_PROBLEM 1_: Output the passage of the fact-checking article that opens with the words containing "Even the simplest" and closes with "fact-checkers’ jobs easier.", copied verbatim.

_TEXT EXCERPT_:
§

Hint # 12 Favor fact checkers

January 25, 2009 by health writer  
Filed under Write Health Articles for Magazines

MAGAZINE HEALTH WRITING BASIC 12 part – 10

When you write for top national magazines, your article will not only have to pass muster with a committee of editors, it will be combed over and vetted by someone called a fact checker. You’ll need to provide footnotes or endnotes (my favorite), preferably in a second document. (Ask your editor when she wants this document sent.)

Even the simplest health story can test a writer’s mettle for accurate reporting. Health “facts” can be so capricious, with trusted sources contradicting one another and even the strongest expert opinions changing with new information. That makes old news and misinterpreted research results as easy to pass along as a high school rumor. So really, the fact checkers are your friends. Also, editors like assigning articles to writers who make their fact-checkers’ jobs easier.

Curious to know how your articles rate with fact checkers? Here’s a test to find out:

Fact Checkers’ Popularity Test
(Hint: answer yes to everything)test

  1. Do you use primary research instead of settling for what you read in other people’s articles, even credible information from national publications?

§

_LISTED RECORDS_:
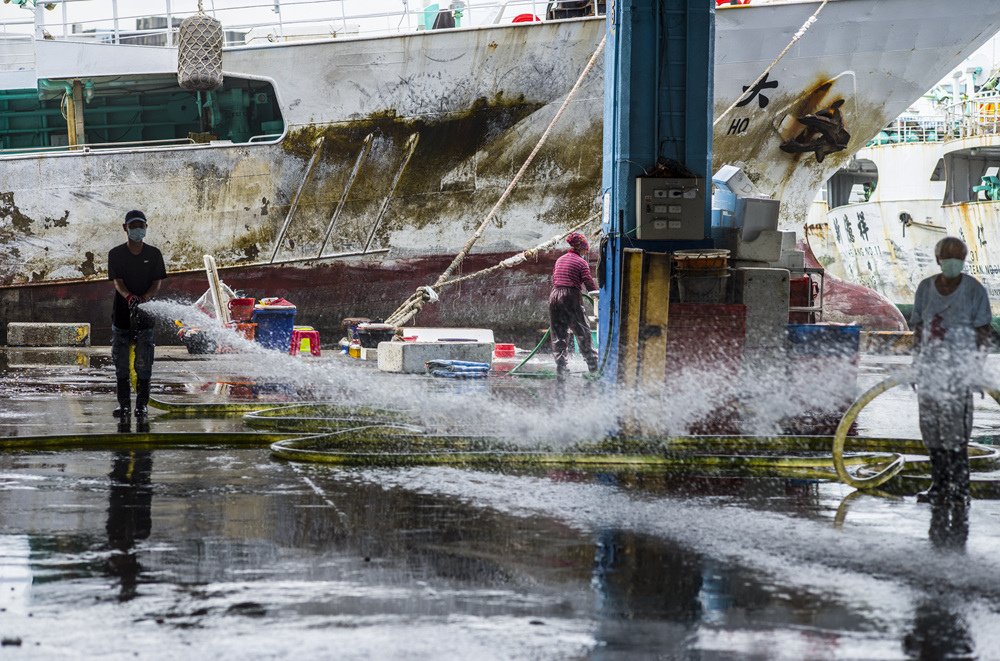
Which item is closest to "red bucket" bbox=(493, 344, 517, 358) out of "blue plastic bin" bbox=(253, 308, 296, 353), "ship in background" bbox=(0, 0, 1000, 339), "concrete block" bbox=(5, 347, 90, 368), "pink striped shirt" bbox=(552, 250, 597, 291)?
"blue plastic bin" bbox=(253, 308, 296, 353)

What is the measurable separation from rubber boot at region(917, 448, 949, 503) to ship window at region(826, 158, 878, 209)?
4066 centimetres

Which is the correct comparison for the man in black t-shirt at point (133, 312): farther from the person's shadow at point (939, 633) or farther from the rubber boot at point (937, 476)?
the person's shadow at point (939, 633)

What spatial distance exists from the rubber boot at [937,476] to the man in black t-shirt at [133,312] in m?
5.97

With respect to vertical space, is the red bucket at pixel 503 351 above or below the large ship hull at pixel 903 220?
below

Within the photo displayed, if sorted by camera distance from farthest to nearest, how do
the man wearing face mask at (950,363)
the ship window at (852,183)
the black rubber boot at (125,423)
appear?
the ship window at (852,183) < the black rubber boot at (125,423) < the man wearing face mask at (950,363)

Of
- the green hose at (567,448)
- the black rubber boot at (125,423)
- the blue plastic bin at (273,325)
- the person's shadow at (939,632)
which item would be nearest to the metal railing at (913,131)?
the blue plastic bin at (273,325)

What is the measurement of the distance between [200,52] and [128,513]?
15.1 meters

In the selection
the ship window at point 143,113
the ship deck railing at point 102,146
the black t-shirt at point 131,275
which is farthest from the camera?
the ship window at point 143,113

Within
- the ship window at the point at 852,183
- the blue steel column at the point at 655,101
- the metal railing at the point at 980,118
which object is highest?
the metal railing at the point at 980,118

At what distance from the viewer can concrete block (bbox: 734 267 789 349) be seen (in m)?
10.3

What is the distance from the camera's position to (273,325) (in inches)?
688

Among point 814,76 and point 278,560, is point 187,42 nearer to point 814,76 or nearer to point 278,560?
point 814,76

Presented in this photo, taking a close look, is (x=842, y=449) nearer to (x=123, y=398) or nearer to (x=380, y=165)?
(x=123, y=398)

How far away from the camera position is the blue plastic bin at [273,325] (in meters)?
17.4
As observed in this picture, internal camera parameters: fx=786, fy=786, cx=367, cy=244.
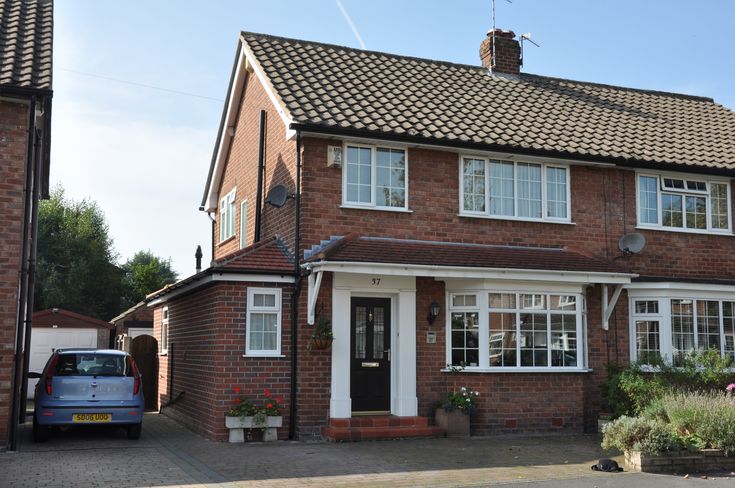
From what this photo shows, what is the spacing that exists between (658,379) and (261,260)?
24.9 ft

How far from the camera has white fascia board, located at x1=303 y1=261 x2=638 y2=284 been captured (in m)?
13.5

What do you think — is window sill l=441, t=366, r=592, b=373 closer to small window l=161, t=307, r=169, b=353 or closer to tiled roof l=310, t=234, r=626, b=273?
tiled roof l=310, t=234, r=626, b=273

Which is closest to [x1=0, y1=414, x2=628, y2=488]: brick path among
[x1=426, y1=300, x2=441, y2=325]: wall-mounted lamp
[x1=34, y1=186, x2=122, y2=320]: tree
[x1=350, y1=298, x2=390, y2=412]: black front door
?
[x1=350, y1=298, x2=390, y2=412]: black front door

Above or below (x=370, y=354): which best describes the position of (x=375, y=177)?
above

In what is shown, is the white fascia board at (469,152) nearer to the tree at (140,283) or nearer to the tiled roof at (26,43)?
the tiled roof at (26,43)

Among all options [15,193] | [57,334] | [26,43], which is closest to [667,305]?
[15,193]

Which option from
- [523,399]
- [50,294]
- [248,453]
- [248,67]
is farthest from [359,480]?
[50,294]

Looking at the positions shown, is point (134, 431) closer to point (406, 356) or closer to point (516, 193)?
point (406, 356)

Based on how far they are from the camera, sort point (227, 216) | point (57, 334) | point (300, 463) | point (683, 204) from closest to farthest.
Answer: point (300, 463), point (683, 204), point (227, 216), point (57, 334)

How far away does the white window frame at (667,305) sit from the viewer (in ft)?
52.4

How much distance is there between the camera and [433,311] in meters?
14.7

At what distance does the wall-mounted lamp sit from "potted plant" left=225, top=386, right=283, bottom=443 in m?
3.29

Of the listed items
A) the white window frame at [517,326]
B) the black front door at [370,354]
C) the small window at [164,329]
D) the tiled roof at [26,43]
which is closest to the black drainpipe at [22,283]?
the tiled roof at [26,43]

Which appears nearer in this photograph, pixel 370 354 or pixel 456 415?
pixel 456 415
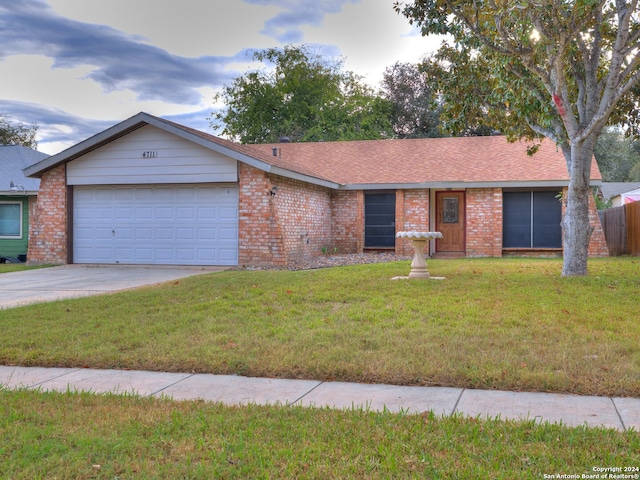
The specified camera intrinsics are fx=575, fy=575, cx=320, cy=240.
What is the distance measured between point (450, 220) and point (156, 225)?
10093 mm

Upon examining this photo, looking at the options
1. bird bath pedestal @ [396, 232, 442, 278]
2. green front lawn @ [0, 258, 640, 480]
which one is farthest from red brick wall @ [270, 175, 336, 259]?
green front lawn @ [0, 258, 640, 480]

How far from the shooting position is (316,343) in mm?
5930

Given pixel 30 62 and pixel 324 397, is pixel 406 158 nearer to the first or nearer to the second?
pixel 30 62

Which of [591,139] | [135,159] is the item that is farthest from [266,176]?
[591,139]

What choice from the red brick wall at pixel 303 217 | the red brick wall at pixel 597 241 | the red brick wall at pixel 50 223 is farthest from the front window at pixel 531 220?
the red brick wall at pixel 50 223

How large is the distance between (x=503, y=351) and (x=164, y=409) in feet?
10.4

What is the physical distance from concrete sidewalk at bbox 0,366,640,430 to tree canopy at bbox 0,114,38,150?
44.6 meters

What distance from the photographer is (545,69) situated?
11.1m

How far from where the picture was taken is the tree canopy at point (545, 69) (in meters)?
10.0

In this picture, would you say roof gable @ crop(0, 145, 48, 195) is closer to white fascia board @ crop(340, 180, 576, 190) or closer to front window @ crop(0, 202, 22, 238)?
front window @ crop(0, 202, 22, 238)

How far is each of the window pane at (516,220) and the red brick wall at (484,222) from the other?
0.40 metres

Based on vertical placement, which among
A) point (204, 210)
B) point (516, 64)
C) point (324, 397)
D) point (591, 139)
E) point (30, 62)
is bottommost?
point (324, 397)

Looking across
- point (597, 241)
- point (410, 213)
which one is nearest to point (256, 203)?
point (410, 213)

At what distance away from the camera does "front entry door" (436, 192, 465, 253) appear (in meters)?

§

_PROBLEM 2_: In the entries, rewrite the part that opens with the line containing "How far from the shooting" and closes with the last line of the entries, replacing "photographer" with "camera operator" and leaving everything else unchanged. Return only that part.

_TASK OUTPUT 1_:
Even the simplest health story can test a writer’s mettle for accurate reporting. Health “facts” can be so capricious, with trusted sources contradicting one another and even the strongest expert opinions changing with new information. That makes old news and misinterpreted research results as easy to pass along as a high school rumor. So really, the fact checkers are your friends. Also, editors like assigning articles to writers who make their fact-checkers’ jobs easier.

_TASK OUTPUT 2_:
How far from the shooting position is (316,343) in mm?
5930

Given pixel 30 62 and pixel 324 397, is pixel 406 158 nearer to the first or nearer to the second?
pixel 30 62

Which of [591,139] | [135,159] is the item that is farthest from [266,176]?
[591,139]

What choice from the red brick wall at pixel 303 217 | the red brick wall at pixel 597 241 | the red brick wall at pixel 50 223 is farthest from the front window at pixel 531 220?
the red brick wall at pixel 50 223

How large is the distance between (x=503, y=351) and (x=164, y=409) in feet?
10.4

What is the physical distance from concrete sidewalk at bbox 0,366,640,430 to tree canopy at bbox 0,114,38,150?
44.6 meters

What distance from the camera operator is (545,69) situated?
11.1m

How far from where the picture was taken is the tree canopy at point (545, 69) (in meters)?
10.0

In this picture, would you say roof gable @ crop(0, 145, 48, 195) is closer to white fascia board @ crop(340, 180, 576, 190) or closer to front window @ crop(0, 202, 22, 238)?
front window @ crop(0, 202, 22, 238)

How far is each of the window pane at (516,220) and the red brick wall at (484,222) from the other?
0.40 metres

Based on vertical placement, which among
A) point (204, 210)
B) point (516, 64)
C) point (324, 397)
D) point (591, 139)
E) point (30, 62)
is bottommost?
point (324, 397)

Looking across
- point (597, 241)
- point (410, 213)
which one is nearest to point (256, 203)?
point (410, 213)

At what distance away from the camera does "front entry door" (436, 192, 465, 253) appear (in meters)?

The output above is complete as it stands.